Pubblicato il 17/05/2017, 17:34 | Scritto da Gabriele Gambini

Nicolai Lilin: Non amo gli scrittori tuttologi da social

Nicolai Lilin: Non amo gli scrittori tuttologi da social
Tvzoom incontra lo scrittore di origini russe che da stasera alle 22 su Crime+Investigation, condurrà "I miei 60 giorni all'inferno". Un'occasione per parlare con lui di carcere, vita nella Russia post-sovietica, letteratura, talent show e geopolitica.

Nicolai Lilin: “Quando ero giovane, giravo con pistola e coltello, ma sognavo una vita normale”

Non ama la divisione del mondo in buoni e cattivi, in uomini e no. Dice di diffidare del politicamente corretto quando si erge a difensore di una morale unilaterale, repressiva nei confronti di un pensiero divergente. Non smania per la televisione, ma la frequenta spesso, «Solo se mi propongono progetti coerenti con ciò che ho da dire». Tradotto, non andrebbe mai in tv per puro entertainment, come accade in un talent show: «I talent fabbricano mostri». Al piccolo schermo, preferisce la letteratura, meglio se progressiva per il sapere e con capacità di sedimentarsi negli anni a venire. Nicolai Lilin, scrittore, autore del best seller Educazione Siberiana (Einaudi) e del recente Favole Fuorilegge (Einaudi), tatuatore (prima dell’inchiostro su carta ha imparato a lavorare con quello sulla pelle, nella sua Transnistria, laboratorio formativo di cultura russa in cui, per le strade, più che la penna si maneggiava il coltello), ex soldato della guerra di Cecenia, ha conosciuto il carcere a 12 anni.

——

◆ COMPITO BREVE 1 ◆
Rendi come lista JSON di stringhe le righe delle voci, dall'inizio fino alla riga con "39 millimetres", inclusa. Scrivi una stringa per riga e tralascia le righe vuote.
L'articolo e le voci sono materiali distinti.

——

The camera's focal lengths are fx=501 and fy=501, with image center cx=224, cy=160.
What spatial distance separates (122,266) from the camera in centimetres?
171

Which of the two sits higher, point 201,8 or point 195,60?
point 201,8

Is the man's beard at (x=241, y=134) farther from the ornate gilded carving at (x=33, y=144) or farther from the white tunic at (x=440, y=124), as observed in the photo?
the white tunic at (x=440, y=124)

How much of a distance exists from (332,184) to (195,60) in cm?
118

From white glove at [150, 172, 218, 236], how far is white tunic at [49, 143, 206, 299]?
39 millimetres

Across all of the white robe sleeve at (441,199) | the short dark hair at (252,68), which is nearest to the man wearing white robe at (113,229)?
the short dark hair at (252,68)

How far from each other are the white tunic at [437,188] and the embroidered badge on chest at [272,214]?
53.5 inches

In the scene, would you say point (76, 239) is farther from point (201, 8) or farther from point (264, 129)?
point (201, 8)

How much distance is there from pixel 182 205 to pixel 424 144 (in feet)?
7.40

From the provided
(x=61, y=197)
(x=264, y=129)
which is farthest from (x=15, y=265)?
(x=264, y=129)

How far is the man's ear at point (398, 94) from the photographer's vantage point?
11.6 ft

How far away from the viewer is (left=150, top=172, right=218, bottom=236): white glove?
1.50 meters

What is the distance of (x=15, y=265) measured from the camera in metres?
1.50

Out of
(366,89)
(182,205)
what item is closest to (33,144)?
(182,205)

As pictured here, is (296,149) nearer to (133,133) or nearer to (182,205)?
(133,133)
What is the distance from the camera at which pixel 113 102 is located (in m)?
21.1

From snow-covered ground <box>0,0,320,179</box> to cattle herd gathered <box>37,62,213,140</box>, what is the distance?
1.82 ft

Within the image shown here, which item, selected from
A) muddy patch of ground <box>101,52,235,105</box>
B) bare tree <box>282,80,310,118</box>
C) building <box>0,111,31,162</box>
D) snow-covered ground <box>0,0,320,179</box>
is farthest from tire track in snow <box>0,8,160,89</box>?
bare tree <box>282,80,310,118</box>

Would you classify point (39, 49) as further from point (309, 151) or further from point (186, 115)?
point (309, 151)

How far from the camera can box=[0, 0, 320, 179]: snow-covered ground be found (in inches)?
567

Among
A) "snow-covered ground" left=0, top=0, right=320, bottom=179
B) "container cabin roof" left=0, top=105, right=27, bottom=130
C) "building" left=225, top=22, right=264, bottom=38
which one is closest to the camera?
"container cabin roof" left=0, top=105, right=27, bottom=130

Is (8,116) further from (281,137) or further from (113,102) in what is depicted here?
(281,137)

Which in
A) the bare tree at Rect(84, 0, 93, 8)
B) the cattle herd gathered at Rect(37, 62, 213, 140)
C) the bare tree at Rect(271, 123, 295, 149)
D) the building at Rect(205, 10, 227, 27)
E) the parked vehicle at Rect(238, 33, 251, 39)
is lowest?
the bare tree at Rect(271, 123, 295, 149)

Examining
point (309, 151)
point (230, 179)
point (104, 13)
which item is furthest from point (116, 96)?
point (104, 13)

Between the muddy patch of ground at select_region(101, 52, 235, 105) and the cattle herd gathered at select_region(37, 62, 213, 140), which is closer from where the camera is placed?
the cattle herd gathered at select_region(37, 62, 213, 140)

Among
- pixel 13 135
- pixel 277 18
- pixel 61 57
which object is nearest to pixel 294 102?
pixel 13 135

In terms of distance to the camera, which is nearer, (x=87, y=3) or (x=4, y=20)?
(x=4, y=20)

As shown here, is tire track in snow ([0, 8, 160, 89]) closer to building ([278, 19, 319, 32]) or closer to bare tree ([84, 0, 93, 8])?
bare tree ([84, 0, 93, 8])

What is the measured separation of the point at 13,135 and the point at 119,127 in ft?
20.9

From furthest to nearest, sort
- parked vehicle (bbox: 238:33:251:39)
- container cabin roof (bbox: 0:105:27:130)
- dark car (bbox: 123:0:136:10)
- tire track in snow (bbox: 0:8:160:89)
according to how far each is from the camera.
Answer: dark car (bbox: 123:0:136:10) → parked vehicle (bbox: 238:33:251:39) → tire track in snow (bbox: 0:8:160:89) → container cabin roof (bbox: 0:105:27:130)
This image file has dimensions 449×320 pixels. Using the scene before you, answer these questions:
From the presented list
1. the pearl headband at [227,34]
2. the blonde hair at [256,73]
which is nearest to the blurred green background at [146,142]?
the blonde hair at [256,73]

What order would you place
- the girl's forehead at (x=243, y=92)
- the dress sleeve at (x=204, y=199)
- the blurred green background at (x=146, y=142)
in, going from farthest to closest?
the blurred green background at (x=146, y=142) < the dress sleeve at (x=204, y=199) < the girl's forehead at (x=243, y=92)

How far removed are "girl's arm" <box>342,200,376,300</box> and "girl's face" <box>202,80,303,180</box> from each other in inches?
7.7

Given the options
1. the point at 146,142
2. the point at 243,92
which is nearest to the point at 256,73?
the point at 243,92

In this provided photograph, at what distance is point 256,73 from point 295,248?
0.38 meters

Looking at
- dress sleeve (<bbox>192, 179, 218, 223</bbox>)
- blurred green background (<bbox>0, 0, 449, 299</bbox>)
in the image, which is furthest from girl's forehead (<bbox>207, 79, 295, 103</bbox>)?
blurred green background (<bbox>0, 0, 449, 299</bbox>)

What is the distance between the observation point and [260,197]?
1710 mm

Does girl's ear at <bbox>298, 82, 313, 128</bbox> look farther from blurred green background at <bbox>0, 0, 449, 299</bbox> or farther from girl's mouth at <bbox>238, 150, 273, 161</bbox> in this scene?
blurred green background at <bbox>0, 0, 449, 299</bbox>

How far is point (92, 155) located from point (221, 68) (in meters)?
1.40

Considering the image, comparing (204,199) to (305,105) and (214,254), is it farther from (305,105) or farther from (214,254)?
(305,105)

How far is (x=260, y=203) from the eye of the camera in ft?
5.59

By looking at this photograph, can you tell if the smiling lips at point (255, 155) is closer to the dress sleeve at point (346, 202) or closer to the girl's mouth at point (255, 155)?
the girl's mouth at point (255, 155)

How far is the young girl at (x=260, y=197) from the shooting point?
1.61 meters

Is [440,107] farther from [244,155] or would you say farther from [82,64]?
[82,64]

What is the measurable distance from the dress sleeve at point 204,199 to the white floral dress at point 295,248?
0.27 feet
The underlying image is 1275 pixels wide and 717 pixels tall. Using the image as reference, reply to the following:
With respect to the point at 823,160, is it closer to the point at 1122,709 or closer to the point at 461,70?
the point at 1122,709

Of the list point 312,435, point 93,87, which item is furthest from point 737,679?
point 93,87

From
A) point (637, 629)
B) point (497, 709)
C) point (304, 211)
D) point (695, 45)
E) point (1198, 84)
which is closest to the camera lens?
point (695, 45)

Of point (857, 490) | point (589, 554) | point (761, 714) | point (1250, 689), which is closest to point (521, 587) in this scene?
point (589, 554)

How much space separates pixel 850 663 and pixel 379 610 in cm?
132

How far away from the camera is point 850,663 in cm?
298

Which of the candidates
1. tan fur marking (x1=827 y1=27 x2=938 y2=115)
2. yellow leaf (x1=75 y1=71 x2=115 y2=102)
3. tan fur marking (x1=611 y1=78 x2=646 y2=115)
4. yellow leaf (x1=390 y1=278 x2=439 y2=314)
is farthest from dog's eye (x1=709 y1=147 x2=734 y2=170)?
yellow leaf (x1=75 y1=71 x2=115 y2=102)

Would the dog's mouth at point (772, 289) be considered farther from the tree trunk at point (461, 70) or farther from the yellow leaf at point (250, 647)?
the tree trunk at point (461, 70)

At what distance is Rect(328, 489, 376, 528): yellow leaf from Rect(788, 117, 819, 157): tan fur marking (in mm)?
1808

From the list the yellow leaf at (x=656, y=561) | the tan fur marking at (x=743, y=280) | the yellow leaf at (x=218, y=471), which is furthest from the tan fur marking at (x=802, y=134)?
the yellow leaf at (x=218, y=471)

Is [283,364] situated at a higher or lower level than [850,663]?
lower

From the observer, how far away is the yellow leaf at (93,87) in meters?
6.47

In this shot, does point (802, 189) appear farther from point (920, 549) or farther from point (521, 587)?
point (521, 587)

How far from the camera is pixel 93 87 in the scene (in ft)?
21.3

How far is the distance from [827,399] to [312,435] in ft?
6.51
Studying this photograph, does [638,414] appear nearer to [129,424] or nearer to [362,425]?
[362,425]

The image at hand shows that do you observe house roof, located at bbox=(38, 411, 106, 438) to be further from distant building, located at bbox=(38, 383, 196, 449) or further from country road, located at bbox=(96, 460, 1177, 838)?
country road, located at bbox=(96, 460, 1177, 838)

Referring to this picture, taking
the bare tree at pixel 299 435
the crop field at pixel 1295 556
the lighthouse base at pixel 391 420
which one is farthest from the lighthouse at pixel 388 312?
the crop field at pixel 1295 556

——

◆ COMPITO BREVE 2 ◆
Trascrivi l'articolo per intero, senza modificare nulla.

◆ RISPOSTA SCRITTA 1 ◆
[
  "The camera's focal lengths are fx=501 and fy=501, with image center cx=224, cy=160.",
  "What spatial distance separates (122,266) from the camera in centimetres?",
  "171",
  "Which of the two sits higher, point 201,8 or point 195,60?",
  "point 201,8",
  "Is the man's beard at (x=241, y=134) farther from the ornate gilded carving at (x=33, y=144) or farther from the white tunic at (x=440, y=124), as observed in the photo?",
  "the white tunic at (x=440, y=124)",
  "How much of a distance exists from (332,184) to (195,60) in cm?",
  "118",
  "From white glove at [150, 172, 218, 236], how far is white tunic at [49, 143, 206, 299]?",
  "39 millimetres"
]

◆ RISPOSTA SCRITTA 2 ◆
Pubblicato il 17/05/2017, 17:34 | Scritto da Gabriele Gambini

Nicolai Lilin: Non amo gli scrittori tuttologi da social

Nicolai Lilin: Non amo gli scrittori tuttologi da social
Tvzoom incontra lo scrittore di origini russe che da stasera alle 22 su Crime+Investigation, condurrà "I miei 60 giorni all'inferno". Un'occasione per parlare con lui di carcere, vita nella Russia post-sovietica, letteratura, talent show e geopolitica.

Nicolai Lilin: “Quando ero giovane, giravo con pistola e coltello, ma sognavo una vita normale”

Non ama la divisione del mondo in buoni e cattivi, in uomini e no. Dice di diffidare del politicamente corretto quando si erge a difensore di una morale unilaterale, repressiva nei confronti di un pensiero divergente. Non smania per la televisione, ma la frequenta spesso, «Solo se mi propongono progetti coerenti con ciò che ho da dire». Tradotto, non andrebbe mai in tv per puro entertainment, come accade in un talent show: «I talent fabbricano mostri». Al piccolo schermo, preferisce la letteratura, meglio se progressiva per il sapere e con capacità di sedimentarsi negli anni a venire. Nicolai Lilin, scrittore, autore del best seller Educazione Siberiana (Einaudi) e del recente Favole Fuorilegge (Einaudi), tatuatore (prima dell’inchiostro su carta ha imparato a lavorare con quello sulla pelle, nella sua Transnistria, laboratorio formativo di cultura russa in cui, per le strade, più che la penna si maneggiava il coltello), ex soldato della guerra di Cecenia, ha conosciuto il carcere a 12 anni.